## Spatial relationship records
————————

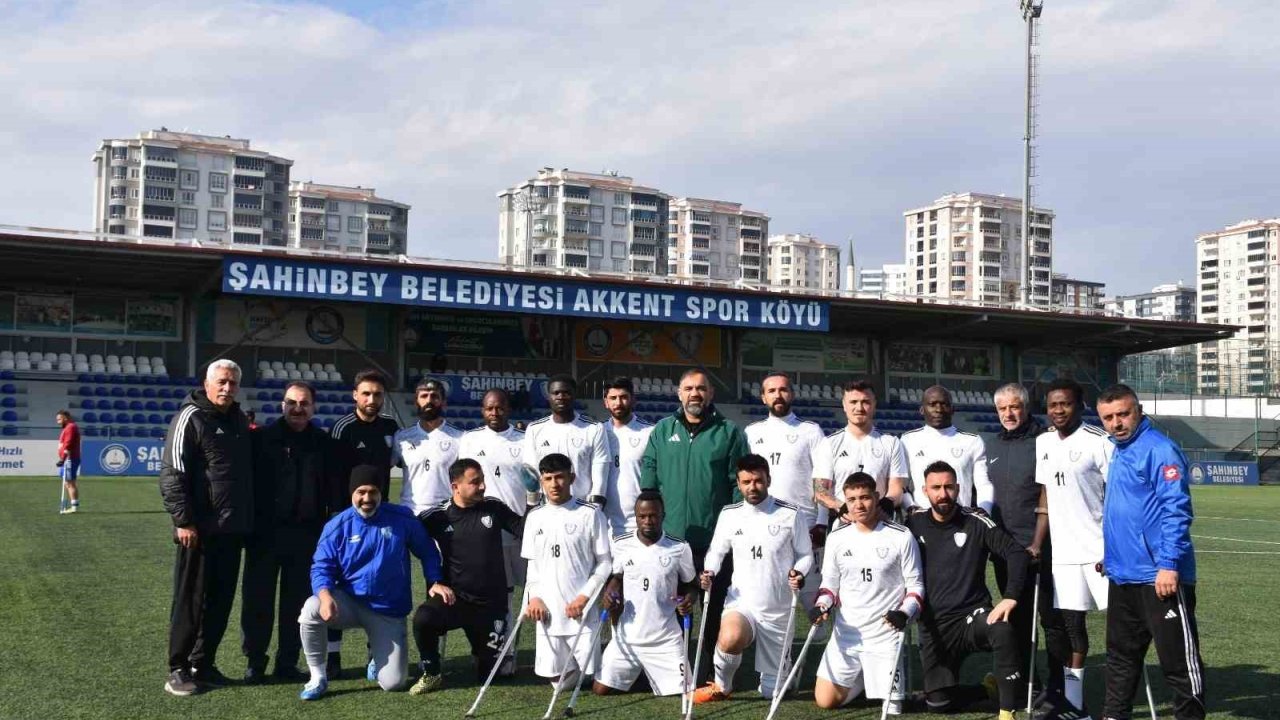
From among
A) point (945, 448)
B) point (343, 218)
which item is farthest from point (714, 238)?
point (945, 448)

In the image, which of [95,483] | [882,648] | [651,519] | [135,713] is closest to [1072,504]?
[882,648]

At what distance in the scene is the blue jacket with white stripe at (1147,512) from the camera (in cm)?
557

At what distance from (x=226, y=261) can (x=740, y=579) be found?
2178cm

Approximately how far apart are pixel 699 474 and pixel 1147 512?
2719 mm

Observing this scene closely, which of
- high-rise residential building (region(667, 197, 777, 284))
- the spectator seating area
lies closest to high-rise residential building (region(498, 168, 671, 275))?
high-rise residential building (region(667, 197, 777, 284))

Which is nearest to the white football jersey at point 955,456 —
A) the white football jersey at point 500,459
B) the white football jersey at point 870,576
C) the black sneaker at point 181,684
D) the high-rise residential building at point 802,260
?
the white football jersey at point 870,576

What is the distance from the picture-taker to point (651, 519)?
23.2ft

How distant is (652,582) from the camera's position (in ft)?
23.5

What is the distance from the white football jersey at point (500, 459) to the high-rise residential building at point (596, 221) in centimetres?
12290

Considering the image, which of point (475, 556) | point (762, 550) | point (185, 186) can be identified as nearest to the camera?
point (762, 550)

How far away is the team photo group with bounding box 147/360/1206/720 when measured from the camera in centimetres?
662

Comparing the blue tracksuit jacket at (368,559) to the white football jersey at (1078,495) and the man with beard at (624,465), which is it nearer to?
the man with beard at (624,465)

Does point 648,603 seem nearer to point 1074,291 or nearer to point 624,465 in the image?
point 624,465

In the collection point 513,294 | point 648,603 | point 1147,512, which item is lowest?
point 648,603
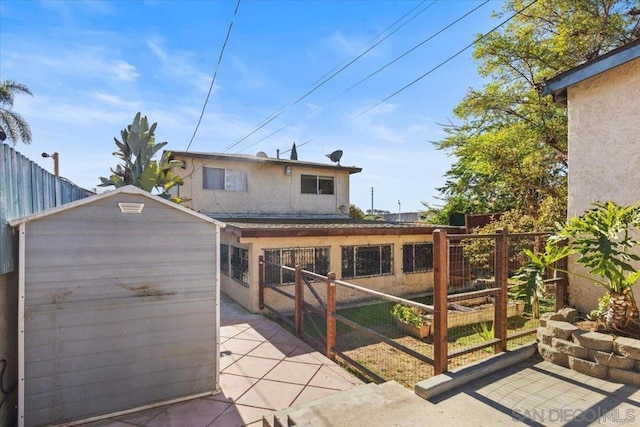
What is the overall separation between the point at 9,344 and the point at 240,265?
6.46 metres

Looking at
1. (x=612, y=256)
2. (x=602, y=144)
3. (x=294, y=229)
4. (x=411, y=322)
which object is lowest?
(x=411, y=322)

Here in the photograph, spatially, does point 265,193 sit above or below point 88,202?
above

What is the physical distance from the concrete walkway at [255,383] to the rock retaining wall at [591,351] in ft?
8.90

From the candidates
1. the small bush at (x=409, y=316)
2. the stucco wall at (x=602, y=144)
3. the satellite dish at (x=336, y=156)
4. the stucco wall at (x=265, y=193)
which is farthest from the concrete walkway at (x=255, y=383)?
the satellite dish at (x=336, y=156)

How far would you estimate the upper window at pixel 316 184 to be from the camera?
1540 cm

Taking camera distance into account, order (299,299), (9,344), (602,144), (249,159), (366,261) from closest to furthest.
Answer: (9,344), (602,144), (299,299), (366,261), (249,159)

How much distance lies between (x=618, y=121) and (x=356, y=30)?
19.0 feet

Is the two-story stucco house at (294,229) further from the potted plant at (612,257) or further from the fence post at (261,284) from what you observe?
the potted plant at (612,257)

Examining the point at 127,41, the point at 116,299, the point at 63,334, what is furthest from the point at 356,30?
the point at 63,334

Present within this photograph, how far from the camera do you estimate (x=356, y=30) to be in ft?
26.7

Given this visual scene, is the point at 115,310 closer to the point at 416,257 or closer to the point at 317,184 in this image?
the point at 416,257

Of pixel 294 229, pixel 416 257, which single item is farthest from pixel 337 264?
pixel 416 257

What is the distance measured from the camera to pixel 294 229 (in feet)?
29.5

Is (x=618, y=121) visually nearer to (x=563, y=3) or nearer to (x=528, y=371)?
(x=528, y=371)
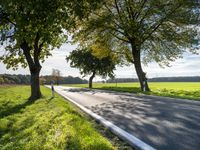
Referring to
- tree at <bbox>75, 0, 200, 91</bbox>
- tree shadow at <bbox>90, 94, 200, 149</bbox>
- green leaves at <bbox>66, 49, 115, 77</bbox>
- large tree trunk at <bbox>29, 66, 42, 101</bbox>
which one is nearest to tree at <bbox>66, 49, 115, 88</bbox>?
green leaves at <bbox>66, 49, 115, 77</bbox>

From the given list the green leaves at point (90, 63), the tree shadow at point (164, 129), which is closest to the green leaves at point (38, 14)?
the tree shadow at point (164, 129)

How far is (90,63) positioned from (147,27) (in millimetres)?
30551

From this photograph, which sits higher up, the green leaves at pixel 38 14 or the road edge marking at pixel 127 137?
the green leaves at pixel 38 14

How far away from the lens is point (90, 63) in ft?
179

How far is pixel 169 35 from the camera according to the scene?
25.5 m

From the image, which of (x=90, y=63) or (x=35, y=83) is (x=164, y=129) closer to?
(x=35, y=83)

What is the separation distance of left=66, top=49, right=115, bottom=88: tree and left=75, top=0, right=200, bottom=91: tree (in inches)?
951

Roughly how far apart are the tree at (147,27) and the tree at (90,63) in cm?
2415

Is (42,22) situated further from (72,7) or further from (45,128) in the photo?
(45,128)

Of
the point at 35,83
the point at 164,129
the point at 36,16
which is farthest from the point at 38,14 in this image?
the point at 164,129

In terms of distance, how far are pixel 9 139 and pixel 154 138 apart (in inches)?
131

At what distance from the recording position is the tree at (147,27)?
2428 cm

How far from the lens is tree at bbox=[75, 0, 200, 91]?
24.3m

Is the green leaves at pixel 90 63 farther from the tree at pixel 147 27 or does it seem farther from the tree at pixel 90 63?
the tree at pixel 147 27
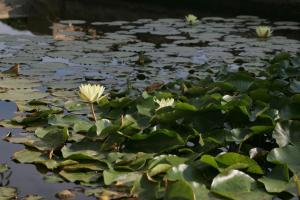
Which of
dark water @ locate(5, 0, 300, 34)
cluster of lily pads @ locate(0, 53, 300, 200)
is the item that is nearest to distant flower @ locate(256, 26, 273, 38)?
dark water @ locate(5, 0, 300, 34)

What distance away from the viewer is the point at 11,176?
2.02 meters

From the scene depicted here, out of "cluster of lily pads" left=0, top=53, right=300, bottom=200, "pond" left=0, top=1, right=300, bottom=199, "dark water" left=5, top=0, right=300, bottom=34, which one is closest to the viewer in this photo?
"cluster of lily pads" left=0, top=53, right=300, bottom=200

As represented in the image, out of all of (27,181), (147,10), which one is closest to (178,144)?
(27,181)

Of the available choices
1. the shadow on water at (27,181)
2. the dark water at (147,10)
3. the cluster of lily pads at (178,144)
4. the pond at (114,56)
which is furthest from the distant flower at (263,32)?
the shadow on water at (27,181)

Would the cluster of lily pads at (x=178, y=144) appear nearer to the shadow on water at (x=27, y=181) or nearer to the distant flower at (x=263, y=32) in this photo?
the shadow on water at (x=27, y=181)

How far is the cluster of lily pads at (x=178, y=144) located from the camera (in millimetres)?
1810

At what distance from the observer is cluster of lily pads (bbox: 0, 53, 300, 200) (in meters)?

————————

## Exercise details
Lay out every line of the items above as a numbered list, skipping blank lines and leaving out the pictures.

## Final answer
1. From among
2. A) point (945, 448)
3. B) point (343, 218)
4. which item is farthest from point (714, 238)?
5. point (945, 448)
6. In the image, which of [95,483] | [882,648] | [651,519] | [135,713] is closest to [1072,504]?
7. [882,648]
8. At what distance in the scene is the blue jacket with white stripe at (1147,512) from the camera (in cm)?
9. 557
10. At what distance from (x=226, y=261) can (x=740, y=579) be found?
11. 2178cm
12. Approximately how far apart are pixel 699 474 and pixel 1147 512?
13. 2719 mm
14. Observing this scene closely, which of
15. - high-rise residential building (region(667, 197, 777, 284))
16. - the spectator seating area
17. lies closest to high-rise residential building (region(498, 168, 671, 275))?
18. high-rise residential building (region(667, 197, 777, 284))
19. Which is nearest to the white football jersey at point 955,456 —
20. A) the white football jersey at point 500,459
21. B) the white football jersey at point 870,576
22. C) the black sneaker at point 181,684
23. D) the high-rise residential building at point 802,260
24. ?
25. the white football jersey at point 870,576
26. What is the distance from the picture-taker to point (651, 519)?
27. 23.2ft
28. How distant is (652,582) from the camera's position (in ft)?
29. 23.5
30. What is the distance from the white football jersey at point (500, 459) to the high-rise residential building at point (596, 221) in centimetres?
31. 12290
32. Considering the image, which of point (475, 556) | point (762, 550) | point (185, 186) can be identified as nearest to the camera?
33. point (762, 550)
34. How far away is the team photo group with bounding box 147/360/1206/720 when measured from the camera in centimetres?
35. 662
36. Comparing the blue tracksuit jacket at (368,559) to the white football jersey at (1078,495) and the man with beard at (624,465), which is it nearer to?
37. the man with beard at (624,465)
38. Does point 648,603 seem nearer to point 1074,291 or nearer to point 624,465 in the image?
39. point 624,465
40. In the collection point 513,294 | point 648,603 | point 1147,512, which item is lowest?
41. point 648,603
42. What is the overall separation between the point at 9,344 and the point at 240,265?
43. 6.46 metres
44. Looking at
45. 1. (x=612, y=256)
46. 2. (x=602, y=144)
47. 3. (x=294, y=229)
48. 4. (x=411, y=322)
49. which object is lowest?
50. (x=411, y=322)
51. Here in the photograph, spatially, does point 265,193 sit above or below point 88,202?
52. above
53. What is the physical distance from the concrete walkway at [255,383] to the rock retaining wall at [591,351] in ft?
54. 8.90
55. From the candidates
56. 1. the small bush at (x=409, y=316)
57. 2. the stucco wall at (x=602, y=144)
58. 3. the satellite dish at (x=336, y=156)
59. 4. the stucco wall at (x=265, y=193)
60. which is farthest from the concrete walkway at (x=255, y=383)?
61. the satellite dish at (x=336, y=156)
62. How far would you estimate the upper window at pixel 316 184 to be from the camera?
63. 1540 cm
64. Taking camera distance into account, order (299,299), (9,344), (602,144), (249,159), (366,261) from closest to furthest.
65. Answer: (9,344), (602,144), (299,299), (366,261), (249,159)
66. How much distance lies between (x=618, y=121) and (x=356, y=30)?
67. 19.0 feet
68. Is the two-story stucco house at (294,229) further from the potted plant at (612,257) or further from the fence post at (261,284) from what you observe?
69. the potted plant at (612,257)
70. Examining the point at 127,41, the point at 116,299, the point at 63,334, what is furthest from the point at 356,30?
71. the point at 63,334
72. Present within this photograph, how far from the camera do you estimate (x=356, y=30) to be in ft?
73. 26.7
74. Given this visual scene, is the point at 115,310 closer to the point at 416,257 or closer to the point at 317,184 in this image?
75. the point at 416,257
76. Of pixel 294 229, pixel 416 257, which single item is farthest from pixel 337 264?
77. pixel 416 257
78. What is the distance measured from the camera to pixel 294 229 (in feet)?
79. 29.5
80. Is (x=618, y=121) visually nearer to (x=563, y=3) or nearer to (x=528, y=371)?
81. (x=528, y=371)
82. Referring to
83. - tree at <bbox>75, 0, 200, 91</bbox>
84. - tree shadow at <bbox>90, 94, 200, 149</bbox>
85. - green leaves at <bbox>66, 49, 115, 77</bbox>
86. - large tree trunk at <bbox>29, 66, 42, 101</bbox>
87. which one is nearest to tree at <bbox>66, 49, 115, 88</bbox>?
88. green leaves at <bbox>66, 49, 115, 77</bbox>
89. From the given list the green leaves at point (90, 63), the tree shadow at point (164, 129), which is closest to the green leaves at point (38, 14)?
90. the tree shadow at point (164, 129)
91. How far is (90,63) positioned from (147,27) (in millimetres)?
92. 30551
93. From this photograph, which sits higher up, the green leaves at pixel 38 14 or the road edge marking at pixel 127 137?
94. the green leaves at pixel 38 14
95. How far away from the lens is point (90, 63) in ft?
96. 179
97. How far is pixel 169 35 from the camera according to the scene?
98. 25.5 m
99. From the image, which of (x=90, y=63) or (x=35, y=83) is (x=164, y=129) closer to?
100. (x=35, y=83)
101. What is the separation distance of left=66, top=49, right=115, bottom=88: tree and left=75, top=0, right=200, bottom=91: tree (in inches)?
102. 951
103. Roughly how far apart are the tree at (147,27) and the tree at (90,63) in cm?
104. 2415
105. Is (42,22) situated further from (72,7) or further from (45,128) in the photo?
106. (45,128)
107. Of
108. the point at 35,83
109. the point at 164,129
110. the point at 36,16
111. which is farthest from the point at 38,14 in this image?
112. the point at 164,129
113. In terms of distance, how far are pixel 9 139 and pixel 154 138 apart (in inches)?
114. 131
115. At what distance from the recording position is the tree at (147,27)?
116. 2428 cm
117. How far from the lens is tree at bbox=[75, 0, 200, 91]?
118. 24.3m
119. Is the green leaves at pixel 90 63 farther from the tree at pixel 147 27 or does it seem farther from the tree at pixel 90 63?
120. the tree at pixel 147 27
121. Which of
122. dark water @ locate(5, 0, 300, 34)
123. cluster of lily pads @ locate(0, 53, 300, 200)
124. is the item that is nearest to distant flower @ locate(256, 26, 273, 38)?
125. dark water @ locate(5, 0, 300, 34)
126. What distance away from the viewer is the point at 11,176?
127. 2.02 meters
128. From the scene depicted here, out of "cluster of lily pads" left=0, top=53, right=300, bottom=200, "pond" left=0, top=1, right=300, bottom=199, "dark water" left=5, top=0, right=300, bottom=34, which one is closest to the viewer in this photo?
129. "cluster of lily pads" left=0, top=53, right=300, bottom=200
130. As represented in the image, out of all of (27,181), (147,10), which one is closest to (178,144)?
131. (27,181)
132. Of the available choices
133. 1. the shadow on water at (27,181)
134. 2. the dark water at (147,10)
135. 3. the cluster of lily pads at (178,144)
136. 4. the pond at (114,56)
137. which is furthest from the distant flower at (263,32)?
138. the shadow on water at (27,181)
139. Would the cluster of lily pads at (x=178, y=144) appear nearer to the shadow on water at (x=27, y=181) or nearer to the distant flower at (x=263, y=32) in this photo?
140. the shadow on water at (x=27, y=181)
141. How far is the cluster of lily pads at (x=178, y=144) located from the camera (in millimetres)?
142. 1810
143. At what distance from the observer is cluster of lily pads (bbox: 0, 53, 300, 200) (in meters)?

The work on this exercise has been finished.